Villa Ludwigshöhe is a former summer residence of Ludwig I of Bavaria overlooking Edenkoben and Rhodt unter Rietburg in Rhineland-Palatinate, Germany.

Geography

Villa Ludwigshöhe is located at the eastern edge of the Palatinate Forest, west of the small-town of Edenkoben and the municipality Rhodt unter Rietburg in the Southern Palatinate. The Villa is reachable by car. Next to the Villa is the lower station of the "Rietburgbahn", a chairlift, by which the Rietburg can be reached.

Architectural history

In 1843 King Ludwig I decided to build a summer villa.  At that time the Palatinate (from which his father Maximilian I came) belonged to Bavaria. It was to be constructed on the edge of the Haardt hills. In 1845 the necessary parcels of land were bought from the municipalities Edenkoben and Rhodt.

The laying of the foundation stone took place in 1846. The Villa was built by Joseph Hoffmann (Ludwigshafen/Rhine) according to plans from architect Friedrich Wilhelm von Gärtner.
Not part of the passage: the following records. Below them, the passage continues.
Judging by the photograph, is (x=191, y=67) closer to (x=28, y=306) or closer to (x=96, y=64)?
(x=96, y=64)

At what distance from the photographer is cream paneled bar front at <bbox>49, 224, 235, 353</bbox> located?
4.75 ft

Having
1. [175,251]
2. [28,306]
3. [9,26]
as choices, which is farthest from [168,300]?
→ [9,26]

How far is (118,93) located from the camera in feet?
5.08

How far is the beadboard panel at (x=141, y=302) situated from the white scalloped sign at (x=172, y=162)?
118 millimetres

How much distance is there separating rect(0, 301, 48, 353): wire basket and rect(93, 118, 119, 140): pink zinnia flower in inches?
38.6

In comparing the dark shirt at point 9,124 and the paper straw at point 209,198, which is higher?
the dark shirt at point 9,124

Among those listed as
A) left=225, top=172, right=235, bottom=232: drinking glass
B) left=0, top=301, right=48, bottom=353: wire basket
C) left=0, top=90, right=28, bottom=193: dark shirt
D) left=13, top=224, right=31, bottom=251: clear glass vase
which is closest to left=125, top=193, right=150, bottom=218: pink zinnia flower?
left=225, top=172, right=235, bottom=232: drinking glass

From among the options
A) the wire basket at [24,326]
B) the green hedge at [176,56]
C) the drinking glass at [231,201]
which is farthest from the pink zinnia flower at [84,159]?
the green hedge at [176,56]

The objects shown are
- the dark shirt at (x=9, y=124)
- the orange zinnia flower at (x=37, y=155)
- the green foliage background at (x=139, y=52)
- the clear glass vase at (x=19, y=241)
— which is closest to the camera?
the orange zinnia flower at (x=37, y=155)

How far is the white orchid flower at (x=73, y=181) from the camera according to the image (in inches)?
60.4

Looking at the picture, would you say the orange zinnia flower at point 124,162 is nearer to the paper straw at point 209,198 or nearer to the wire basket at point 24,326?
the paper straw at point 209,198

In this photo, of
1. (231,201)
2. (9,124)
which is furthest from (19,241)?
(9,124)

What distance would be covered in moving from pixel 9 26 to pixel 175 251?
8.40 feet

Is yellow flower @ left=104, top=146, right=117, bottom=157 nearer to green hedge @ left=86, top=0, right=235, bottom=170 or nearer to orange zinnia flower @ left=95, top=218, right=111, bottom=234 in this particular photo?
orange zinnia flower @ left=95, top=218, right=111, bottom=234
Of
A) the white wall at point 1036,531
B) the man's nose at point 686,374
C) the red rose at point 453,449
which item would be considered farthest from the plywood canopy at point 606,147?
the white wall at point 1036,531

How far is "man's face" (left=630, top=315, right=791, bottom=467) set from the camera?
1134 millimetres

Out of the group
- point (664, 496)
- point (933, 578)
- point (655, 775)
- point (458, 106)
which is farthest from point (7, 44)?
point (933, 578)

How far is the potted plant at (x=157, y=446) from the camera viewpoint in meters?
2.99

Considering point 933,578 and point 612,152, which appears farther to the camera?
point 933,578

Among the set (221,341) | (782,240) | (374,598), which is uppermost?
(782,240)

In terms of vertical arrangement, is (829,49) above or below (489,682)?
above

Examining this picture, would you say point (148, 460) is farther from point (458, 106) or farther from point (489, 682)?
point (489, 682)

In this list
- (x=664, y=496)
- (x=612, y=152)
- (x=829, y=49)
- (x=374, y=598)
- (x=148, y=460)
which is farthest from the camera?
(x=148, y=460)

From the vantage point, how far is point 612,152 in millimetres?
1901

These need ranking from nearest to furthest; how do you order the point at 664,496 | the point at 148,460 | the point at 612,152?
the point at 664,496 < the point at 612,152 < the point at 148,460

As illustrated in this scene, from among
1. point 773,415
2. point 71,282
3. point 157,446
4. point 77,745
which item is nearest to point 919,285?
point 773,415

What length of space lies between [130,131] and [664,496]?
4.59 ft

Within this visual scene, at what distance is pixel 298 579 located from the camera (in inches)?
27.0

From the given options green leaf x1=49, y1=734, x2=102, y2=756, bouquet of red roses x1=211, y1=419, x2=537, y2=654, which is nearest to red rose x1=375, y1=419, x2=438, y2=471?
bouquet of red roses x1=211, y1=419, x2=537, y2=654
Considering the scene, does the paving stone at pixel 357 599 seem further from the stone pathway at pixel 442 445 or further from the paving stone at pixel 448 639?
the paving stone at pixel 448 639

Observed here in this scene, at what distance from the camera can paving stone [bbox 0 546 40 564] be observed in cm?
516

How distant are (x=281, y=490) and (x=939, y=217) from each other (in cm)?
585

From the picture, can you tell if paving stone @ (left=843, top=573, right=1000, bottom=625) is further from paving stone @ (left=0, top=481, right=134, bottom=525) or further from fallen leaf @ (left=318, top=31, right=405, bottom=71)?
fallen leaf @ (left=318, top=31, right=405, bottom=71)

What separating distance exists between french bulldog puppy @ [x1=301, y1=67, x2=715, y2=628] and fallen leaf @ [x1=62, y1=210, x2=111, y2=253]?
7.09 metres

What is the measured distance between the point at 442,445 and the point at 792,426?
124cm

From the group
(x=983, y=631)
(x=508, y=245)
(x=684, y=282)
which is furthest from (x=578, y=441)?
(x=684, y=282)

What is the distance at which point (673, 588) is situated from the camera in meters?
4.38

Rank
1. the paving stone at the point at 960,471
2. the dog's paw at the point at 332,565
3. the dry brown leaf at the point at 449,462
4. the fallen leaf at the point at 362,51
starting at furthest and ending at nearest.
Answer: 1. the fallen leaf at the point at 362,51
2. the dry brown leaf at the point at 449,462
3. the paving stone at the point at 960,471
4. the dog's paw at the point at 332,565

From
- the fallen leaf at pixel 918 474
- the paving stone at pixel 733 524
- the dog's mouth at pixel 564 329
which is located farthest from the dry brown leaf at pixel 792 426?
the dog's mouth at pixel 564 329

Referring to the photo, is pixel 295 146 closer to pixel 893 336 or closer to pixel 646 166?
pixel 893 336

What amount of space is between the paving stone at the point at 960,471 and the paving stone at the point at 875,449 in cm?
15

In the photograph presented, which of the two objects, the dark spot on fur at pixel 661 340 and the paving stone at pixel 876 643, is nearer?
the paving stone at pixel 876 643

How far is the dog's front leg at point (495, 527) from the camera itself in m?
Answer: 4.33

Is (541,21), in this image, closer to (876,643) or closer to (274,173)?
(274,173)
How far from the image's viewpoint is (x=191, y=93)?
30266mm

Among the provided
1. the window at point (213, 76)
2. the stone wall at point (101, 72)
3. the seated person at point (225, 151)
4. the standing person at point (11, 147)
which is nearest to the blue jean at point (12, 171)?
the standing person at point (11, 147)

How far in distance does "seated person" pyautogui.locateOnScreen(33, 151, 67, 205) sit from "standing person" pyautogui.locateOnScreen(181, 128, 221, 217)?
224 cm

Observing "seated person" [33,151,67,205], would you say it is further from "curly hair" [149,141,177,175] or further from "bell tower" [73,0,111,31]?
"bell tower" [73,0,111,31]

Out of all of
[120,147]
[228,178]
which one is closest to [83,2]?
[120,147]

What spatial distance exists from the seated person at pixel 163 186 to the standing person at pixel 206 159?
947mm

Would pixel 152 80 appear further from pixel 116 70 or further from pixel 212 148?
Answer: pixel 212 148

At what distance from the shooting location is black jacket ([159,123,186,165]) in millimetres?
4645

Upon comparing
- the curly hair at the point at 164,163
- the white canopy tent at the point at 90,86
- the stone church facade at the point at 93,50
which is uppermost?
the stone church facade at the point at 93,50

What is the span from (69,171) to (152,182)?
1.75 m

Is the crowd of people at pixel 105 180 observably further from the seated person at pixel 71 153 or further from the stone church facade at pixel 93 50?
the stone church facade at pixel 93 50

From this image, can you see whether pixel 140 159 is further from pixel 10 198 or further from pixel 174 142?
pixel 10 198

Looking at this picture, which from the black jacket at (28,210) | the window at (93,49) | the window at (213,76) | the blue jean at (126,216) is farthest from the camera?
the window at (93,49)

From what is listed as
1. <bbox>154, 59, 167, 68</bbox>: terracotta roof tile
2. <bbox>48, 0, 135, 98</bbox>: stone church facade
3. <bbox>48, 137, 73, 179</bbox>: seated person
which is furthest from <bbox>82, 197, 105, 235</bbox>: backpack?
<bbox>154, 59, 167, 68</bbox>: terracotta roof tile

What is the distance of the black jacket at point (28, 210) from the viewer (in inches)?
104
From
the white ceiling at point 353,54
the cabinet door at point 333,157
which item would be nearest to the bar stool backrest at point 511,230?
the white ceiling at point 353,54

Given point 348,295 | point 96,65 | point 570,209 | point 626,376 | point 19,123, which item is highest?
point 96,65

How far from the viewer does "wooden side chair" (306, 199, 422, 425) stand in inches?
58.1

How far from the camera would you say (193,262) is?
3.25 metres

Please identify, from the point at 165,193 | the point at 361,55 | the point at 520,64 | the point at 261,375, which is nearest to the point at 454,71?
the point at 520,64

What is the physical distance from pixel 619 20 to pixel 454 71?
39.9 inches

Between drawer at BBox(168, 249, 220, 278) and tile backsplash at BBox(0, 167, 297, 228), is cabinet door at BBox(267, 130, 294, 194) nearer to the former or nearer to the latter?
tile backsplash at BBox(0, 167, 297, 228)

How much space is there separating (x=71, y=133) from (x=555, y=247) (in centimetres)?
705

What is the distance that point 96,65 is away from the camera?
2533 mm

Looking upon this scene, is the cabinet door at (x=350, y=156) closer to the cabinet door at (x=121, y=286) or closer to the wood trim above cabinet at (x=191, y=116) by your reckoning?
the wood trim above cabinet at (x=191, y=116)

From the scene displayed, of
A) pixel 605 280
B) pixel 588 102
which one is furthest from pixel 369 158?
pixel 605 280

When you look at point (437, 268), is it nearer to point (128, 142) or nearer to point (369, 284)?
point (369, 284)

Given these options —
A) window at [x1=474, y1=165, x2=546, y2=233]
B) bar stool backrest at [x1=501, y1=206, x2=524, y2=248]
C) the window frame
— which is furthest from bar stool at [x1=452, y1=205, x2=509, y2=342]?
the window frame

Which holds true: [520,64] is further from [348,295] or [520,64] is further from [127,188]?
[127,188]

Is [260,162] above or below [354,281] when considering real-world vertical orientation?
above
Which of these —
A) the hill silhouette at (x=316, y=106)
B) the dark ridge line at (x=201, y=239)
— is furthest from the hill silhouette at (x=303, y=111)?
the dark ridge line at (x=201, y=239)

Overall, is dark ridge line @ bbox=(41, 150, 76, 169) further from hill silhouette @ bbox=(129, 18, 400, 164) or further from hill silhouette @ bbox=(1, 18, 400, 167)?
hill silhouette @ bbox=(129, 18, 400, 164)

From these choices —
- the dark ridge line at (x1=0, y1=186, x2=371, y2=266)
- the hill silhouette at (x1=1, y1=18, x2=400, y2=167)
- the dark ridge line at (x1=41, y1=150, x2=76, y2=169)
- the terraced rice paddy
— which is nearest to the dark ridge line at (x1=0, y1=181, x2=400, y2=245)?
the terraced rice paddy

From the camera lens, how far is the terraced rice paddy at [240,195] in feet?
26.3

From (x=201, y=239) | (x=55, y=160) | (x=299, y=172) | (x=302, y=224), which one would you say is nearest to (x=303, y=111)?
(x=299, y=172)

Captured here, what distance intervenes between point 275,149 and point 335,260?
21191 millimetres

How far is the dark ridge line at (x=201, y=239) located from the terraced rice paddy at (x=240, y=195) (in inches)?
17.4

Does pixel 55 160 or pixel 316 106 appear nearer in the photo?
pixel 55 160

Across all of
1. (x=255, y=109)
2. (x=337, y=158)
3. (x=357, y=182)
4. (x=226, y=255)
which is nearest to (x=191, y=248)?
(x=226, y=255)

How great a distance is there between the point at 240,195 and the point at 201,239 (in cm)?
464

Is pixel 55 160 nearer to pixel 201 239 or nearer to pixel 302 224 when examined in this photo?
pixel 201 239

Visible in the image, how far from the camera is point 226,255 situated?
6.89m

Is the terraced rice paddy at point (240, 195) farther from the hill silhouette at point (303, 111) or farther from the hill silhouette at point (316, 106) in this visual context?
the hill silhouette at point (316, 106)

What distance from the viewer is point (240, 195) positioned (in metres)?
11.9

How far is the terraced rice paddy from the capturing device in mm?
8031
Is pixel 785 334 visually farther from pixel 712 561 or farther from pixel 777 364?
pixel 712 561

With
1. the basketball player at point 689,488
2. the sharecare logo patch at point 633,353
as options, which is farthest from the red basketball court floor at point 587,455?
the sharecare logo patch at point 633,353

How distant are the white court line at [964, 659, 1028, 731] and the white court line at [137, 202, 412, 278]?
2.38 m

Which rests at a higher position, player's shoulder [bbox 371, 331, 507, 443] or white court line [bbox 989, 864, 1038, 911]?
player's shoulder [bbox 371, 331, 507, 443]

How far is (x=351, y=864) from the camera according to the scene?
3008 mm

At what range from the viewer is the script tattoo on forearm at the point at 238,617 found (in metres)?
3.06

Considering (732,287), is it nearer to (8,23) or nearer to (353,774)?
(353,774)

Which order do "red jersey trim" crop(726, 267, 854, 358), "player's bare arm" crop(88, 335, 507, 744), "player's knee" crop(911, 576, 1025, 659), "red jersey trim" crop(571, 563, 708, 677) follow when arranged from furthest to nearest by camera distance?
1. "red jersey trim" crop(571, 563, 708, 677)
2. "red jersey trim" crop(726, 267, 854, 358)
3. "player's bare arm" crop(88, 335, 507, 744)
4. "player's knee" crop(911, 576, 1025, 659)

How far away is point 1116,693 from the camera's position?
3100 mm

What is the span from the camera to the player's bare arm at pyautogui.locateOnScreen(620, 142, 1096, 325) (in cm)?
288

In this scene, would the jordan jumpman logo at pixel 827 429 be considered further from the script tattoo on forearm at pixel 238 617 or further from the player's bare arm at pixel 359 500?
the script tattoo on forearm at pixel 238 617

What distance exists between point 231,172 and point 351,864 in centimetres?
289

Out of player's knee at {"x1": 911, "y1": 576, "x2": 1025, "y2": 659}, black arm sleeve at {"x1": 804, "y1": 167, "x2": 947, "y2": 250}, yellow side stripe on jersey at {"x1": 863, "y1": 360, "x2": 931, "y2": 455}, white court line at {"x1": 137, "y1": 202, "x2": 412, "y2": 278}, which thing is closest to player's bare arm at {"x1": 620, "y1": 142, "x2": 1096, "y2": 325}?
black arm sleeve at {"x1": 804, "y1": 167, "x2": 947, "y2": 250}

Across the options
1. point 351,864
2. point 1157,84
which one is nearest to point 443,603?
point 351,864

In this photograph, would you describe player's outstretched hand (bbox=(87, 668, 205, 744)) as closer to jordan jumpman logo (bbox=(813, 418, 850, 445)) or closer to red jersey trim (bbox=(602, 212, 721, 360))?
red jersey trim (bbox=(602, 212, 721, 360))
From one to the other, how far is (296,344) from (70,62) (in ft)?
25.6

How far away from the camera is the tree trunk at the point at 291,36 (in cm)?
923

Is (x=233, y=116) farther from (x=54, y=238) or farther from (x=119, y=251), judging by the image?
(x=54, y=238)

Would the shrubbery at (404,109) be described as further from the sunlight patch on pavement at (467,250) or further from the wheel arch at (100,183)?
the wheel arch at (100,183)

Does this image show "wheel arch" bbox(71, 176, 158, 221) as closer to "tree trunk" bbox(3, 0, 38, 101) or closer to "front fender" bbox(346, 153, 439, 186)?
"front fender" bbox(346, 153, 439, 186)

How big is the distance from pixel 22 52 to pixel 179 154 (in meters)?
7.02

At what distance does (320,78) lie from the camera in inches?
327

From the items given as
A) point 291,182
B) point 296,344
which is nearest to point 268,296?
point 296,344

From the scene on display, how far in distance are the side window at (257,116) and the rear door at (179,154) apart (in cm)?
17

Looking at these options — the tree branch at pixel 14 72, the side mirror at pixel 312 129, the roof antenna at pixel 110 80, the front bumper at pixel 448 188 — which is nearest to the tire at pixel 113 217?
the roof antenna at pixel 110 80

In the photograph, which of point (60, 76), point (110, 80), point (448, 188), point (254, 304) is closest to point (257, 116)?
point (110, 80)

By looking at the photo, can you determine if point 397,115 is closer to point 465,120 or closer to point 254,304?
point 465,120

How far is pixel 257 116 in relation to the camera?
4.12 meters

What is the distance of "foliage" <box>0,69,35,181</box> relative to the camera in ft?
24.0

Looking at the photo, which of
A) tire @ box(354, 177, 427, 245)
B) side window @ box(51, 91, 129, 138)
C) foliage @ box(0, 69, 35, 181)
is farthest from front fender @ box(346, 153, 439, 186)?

In 1847 the architect died: hence Leo von Klenze took care of the site management. The building was finished in 1852.

Ludwig I resided every two years in the months July and August in the Villa. He also celebrated his birthday there.
His last visit at the Villa is dated 1866.

Building

The main building consists of four rectangular shaped two-storey buildings which are grouped around an atrium. Classicistic styles are realized.